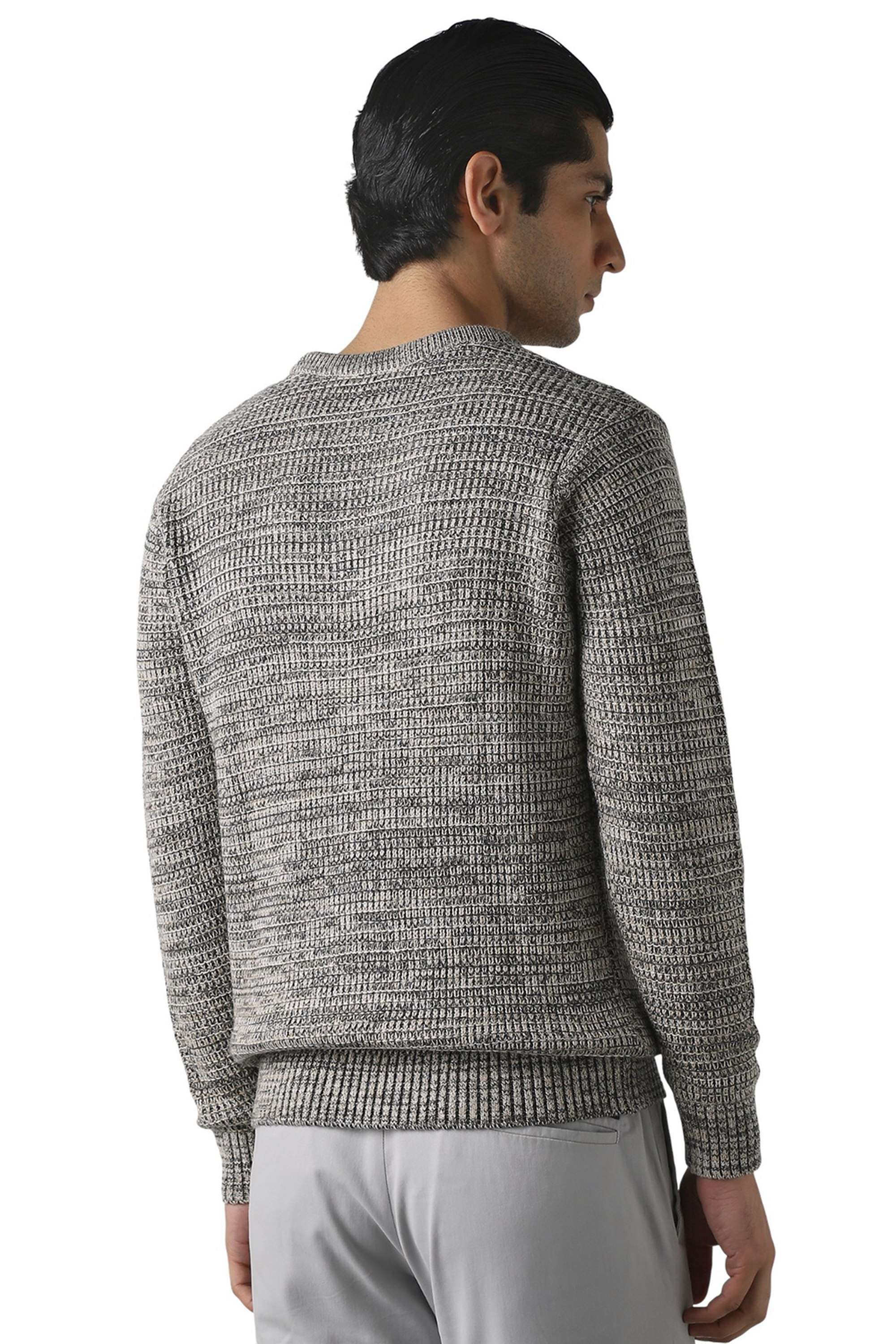 Solid-Cotton-Regular-Fit-Men-s-Pullover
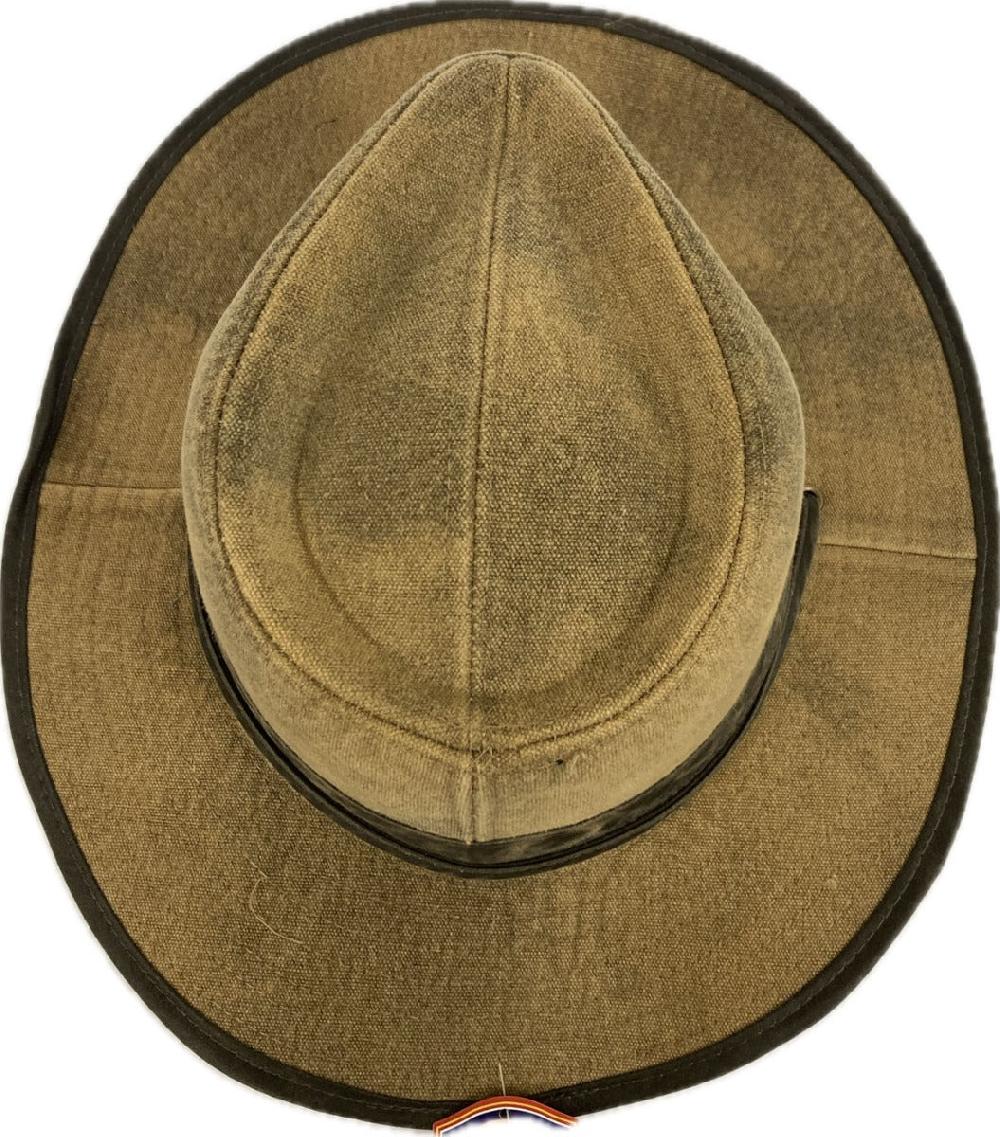 Stetson Brown Tarp Cloth Buckthorn Outback Men's Hat With Shapeable 3 Inch Brim STC334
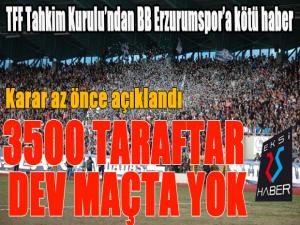 Tahkim kurulundan BB Erzurumspor'a kötü haber...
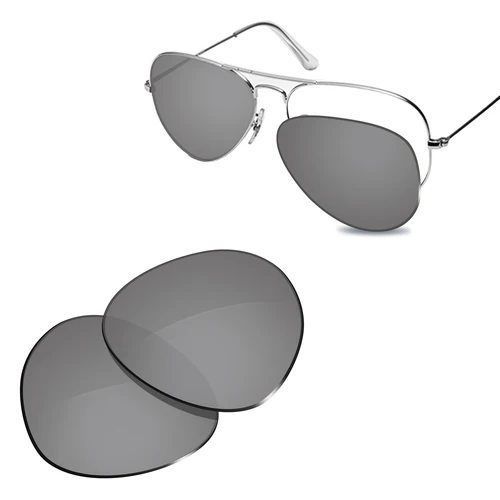 Lentes de repuesto polarizadas de nuevo rendimiento Glintbay para gafas de sol Ray-Ban Aviator RB3025 62 mm RB3025-62 (solo lentes)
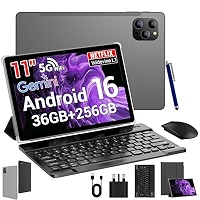 ROSYVIBE 2026 Slim 11 Inch Android 16 Tablet with Keyboard,Stylus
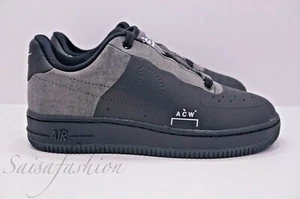 Nike Air Force 07 ACW Cold Wall Black Bq6924-001 Men's Size 4 - Picture 1 of 11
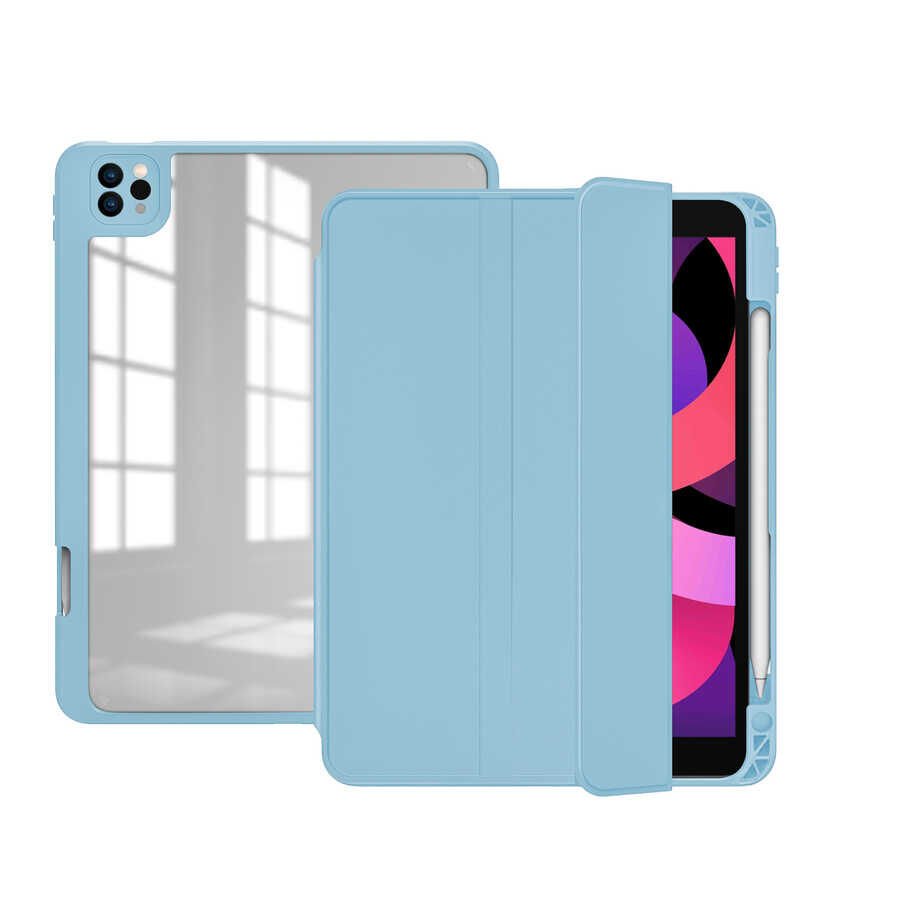 Apple iPad Pro 11 2020 (2.Nesil) Kılıf HEPTEKİLETİŞİM Nort Arkası Şeffaf Standlı Kılıf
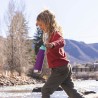 Botella térmica 355 ml infantil morada, con tapón sport - Klean Kanteen
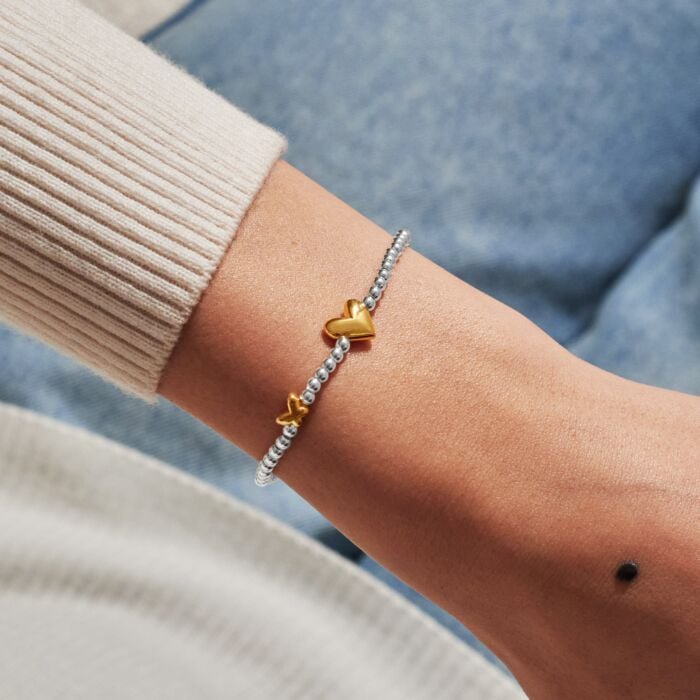 Birth Month A Little 'April' Bracelet in Silver and Gold Plating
-*-
Arrange the text of all the records above as a numbered list, leaving out any blank lines and omitting the pictures.

1.  Solid-Cotton-Regular-Fit-Men-s-Pullover
2.  Stetson Brown Tarp Cloth Buckthorn Outback Men's Hat With Shapeable 3 Inch Brim STC334
3.  Tahkim kurulundan BB Erzurumspor'a kötü haber...
4.  Lentes de repuesto polarizadas de nuevo rendimiento Glintbay para gafas de sol Ray-Ban Aviator RB3025 62 mm RB3025-62 (solo lentes)
5.  ROSYVIBE 2026 Slim 11 Inch Android 16 Tablet with Keyboard,Stylus
6.  Nike Air Force 07 ACW Cold Wall Black Bq6924-001 Men's Size 4 - Picture 1 of 11
7.  Apple iPad Pro 11 2020 (2.Nesil) Kılıf HEPTEKİLETİŞİM Nort Arkası Şeffaf Standlı Kılıf
8.  Botella térmica 355 ml infantil morada, con tapón sport - Klean Kanteen
9.  Birth Month A Little 'April' Bracelet in Silver and Gold Plating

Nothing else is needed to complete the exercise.